start Extracted information

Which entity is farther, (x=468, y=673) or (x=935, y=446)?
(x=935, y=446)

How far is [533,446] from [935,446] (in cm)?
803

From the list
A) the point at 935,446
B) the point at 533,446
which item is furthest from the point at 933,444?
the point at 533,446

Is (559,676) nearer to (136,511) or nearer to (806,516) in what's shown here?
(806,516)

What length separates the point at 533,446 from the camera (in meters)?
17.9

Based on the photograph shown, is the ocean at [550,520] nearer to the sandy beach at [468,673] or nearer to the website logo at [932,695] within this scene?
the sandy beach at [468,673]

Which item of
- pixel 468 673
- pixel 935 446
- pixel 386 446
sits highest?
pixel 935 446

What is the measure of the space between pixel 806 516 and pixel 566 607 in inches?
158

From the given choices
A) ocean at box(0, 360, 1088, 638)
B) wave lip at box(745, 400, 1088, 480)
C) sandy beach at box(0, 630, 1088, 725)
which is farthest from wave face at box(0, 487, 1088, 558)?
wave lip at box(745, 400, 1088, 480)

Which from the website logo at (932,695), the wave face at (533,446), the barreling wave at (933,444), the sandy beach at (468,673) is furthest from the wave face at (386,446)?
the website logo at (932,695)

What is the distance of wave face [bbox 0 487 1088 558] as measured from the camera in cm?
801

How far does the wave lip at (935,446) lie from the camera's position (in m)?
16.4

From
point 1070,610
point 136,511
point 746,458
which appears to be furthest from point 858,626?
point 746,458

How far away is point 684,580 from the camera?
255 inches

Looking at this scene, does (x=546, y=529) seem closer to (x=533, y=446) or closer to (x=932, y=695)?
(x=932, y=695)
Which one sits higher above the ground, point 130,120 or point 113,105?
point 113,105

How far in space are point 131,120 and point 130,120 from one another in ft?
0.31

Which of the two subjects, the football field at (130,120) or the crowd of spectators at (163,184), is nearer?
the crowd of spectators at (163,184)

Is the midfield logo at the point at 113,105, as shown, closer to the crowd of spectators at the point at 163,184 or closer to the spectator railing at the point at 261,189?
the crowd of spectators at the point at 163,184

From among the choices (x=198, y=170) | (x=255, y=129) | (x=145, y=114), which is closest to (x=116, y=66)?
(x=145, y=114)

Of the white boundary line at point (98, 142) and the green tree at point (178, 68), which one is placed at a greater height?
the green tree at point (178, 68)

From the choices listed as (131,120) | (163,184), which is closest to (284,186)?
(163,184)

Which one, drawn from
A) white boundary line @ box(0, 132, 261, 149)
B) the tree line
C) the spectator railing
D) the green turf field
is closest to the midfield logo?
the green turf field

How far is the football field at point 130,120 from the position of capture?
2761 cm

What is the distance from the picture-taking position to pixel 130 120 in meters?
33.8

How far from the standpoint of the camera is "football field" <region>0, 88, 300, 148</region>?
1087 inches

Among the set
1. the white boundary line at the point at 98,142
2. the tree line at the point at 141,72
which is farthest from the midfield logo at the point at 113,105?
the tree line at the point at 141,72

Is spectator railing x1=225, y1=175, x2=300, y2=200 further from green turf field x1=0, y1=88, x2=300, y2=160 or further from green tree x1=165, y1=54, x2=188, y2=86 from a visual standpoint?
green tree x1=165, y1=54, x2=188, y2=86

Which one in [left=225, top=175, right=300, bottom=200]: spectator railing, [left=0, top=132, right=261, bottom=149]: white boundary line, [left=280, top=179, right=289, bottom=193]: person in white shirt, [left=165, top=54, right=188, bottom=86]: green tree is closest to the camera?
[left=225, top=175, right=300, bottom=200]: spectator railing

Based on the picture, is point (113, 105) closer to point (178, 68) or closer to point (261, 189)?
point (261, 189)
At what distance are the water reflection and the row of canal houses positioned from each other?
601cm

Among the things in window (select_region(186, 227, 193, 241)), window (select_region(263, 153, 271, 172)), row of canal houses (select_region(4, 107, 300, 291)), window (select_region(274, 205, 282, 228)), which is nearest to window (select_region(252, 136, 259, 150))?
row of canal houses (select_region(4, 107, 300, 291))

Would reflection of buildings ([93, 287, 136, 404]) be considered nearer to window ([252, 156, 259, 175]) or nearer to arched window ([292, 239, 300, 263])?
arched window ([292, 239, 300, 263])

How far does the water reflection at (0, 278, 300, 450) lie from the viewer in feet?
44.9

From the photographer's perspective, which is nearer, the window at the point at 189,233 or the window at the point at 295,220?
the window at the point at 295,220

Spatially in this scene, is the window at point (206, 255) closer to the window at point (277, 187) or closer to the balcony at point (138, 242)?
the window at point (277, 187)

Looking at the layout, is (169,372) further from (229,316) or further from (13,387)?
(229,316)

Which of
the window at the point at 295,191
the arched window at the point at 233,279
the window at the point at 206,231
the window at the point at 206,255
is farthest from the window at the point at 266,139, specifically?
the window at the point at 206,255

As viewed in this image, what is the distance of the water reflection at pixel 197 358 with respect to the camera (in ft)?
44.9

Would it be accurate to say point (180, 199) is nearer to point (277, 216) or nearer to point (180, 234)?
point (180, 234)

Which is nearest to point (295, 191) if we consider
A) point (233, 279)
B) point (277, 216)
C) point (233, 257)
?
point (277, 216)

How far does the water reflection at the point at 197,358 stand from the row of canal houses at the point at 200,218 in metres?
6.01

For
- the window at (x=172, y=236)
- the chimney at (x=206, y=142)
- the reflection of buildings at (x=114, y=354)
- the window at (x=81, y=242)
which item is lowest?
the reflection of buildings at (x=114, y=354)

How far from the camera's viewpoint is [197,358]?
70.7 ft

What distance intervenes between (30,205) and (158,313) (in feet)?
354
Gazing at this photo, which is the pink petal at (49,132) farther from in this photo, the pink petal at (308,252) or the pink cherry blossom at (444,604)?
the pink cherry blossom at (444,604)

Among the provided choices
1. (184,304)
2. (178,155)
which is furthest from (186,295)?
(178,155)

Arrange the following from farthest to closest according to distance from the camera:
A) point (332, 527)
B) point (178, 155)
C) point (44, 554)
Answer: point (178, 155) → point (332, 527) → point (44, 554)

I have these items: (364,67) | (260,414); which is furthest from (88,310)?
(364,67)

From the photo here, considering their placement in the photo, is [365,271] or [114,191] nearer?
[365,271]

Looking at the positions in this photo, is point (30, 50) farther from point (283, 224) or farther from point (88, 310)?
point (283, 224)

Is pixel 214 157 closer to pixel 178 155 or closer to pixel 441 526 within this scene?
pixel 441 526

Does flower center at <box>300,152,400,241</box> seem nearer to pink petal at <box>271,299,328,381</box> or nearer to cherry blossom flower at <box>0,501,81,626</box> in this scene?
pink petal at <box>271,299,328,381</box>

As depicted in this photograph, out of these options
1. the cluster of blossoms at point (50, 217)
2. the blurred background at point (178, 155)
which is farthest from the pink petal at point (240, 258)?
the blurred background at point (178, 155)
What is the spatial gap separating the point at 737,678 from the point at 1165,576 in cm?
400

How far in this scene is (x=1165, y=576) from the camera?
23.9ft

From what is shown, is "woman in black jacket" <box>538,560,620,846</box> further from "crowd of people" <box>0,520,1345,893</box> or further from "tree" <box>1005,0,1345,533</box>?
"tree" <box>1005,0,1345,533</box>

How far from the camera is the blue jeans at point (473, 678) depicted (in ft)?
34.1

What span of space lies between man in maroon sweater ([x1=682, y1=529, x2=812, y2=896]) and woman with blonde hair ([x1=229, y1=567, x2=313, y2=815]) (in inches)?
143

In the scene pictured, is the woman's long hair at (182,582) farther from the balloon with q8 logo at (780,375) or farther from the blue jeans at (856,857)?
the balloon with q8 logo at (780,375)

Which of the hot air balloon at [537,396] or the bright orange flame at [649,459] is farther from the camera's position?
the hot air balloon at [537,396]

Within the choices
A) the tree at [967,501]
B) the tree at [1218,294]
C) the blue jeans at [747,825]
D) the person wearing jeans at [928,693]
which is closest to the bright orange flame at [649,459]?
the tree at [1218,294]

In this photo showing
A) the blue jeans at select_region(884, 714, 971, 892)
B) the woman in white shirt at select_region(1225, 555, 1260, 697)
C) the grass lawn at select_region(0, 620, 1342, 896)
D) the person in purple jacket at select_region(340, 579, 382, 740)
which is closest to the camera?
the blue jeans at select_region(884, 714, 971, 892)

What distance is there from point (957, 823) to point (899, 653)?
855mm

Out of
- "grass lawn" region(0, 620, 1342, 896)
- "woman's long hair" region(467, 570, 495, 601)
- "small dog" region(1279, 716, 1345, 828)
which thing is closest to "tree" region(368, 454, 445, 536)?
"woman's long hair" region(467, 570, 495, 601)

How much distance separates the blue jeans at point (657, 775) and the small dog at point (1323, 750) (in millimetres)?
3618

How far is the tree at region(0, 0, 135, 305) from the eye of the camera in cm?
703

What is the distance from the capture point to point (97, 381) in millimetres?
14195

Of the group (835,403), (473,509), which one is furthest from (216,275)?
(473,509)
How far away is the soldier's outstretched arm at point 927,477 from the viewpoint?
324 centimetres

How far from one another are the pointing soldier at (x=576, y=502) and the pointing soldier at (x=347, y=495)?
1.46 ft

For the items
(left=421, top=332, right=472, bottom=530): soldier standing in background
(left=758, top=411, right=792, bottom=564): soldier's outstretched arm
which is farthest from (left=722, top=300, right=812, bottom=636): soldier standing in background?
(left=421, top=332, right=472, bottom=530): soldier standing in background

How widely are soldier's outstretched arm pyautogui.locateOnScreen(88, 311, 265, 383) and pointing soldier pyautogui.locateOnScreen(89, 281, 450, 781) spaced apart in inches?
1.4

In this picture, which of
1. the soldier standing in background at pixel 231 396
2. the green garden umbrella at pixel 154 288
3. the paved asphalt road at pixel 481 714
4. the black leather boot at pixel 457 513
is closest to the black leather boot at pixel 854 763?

end Extracted information

__What you are asked to do__
In the stretch from the line containing "As viewed in" through the line containing "Answer: point (178, 155)", swap "water reflection" for "reflection on the water" and give only those lines back, otherwise unchanged.

__Completed task__
As viewed in this image, what is the distance of the reflection on the water at pixel 197 358 with respect to the camera (in ft)?
44.9

Would it be accurate to say point (180, 199) is nearer to point (277, 216) or nearer to point (180, 234)?
point (180, 234)

Which is nearest to point (295, 191) if we consider
A) point (233, 279)
B) point (277, 216)
C) point (233, 257)
?
point (277, 216)

How far does the reflection on the water at the point at 197,358 stand from the row of canal houses at the point at 200,218 in metres?
6.01

For
- the window at (x=172, y=236)
- the chimney at (x=206, y=142)
- the reflection of buildings at (x=114, y=354)
- the window at (x=81, y=242)
which item is lowest?
the reflection of buildings at (x=114, y=354)

How far from the camera's viewpoint is [197,358]?
70.7 ft

What distance intervenes between (30,205) and (158,313) (in feet)?
354
Gazing at this photo, which is the pink petal at (49,132) farther from in this photo, the pink petal at (308,252) or the pink cherry blossom at (444,604)?
the pink cherry blossom at (444,604)

Among the provided choices
1. (184,304)
2. (178,155)
which is furthest from (186,295)?
(178,155)

Arrange the following from farthest to closest according to distance from the camera:
A) point (332, 527)
B) point (178, 155)
C) point (44, 554)
Answer: point (178, 155) → point (332, 527) → point (44, 554)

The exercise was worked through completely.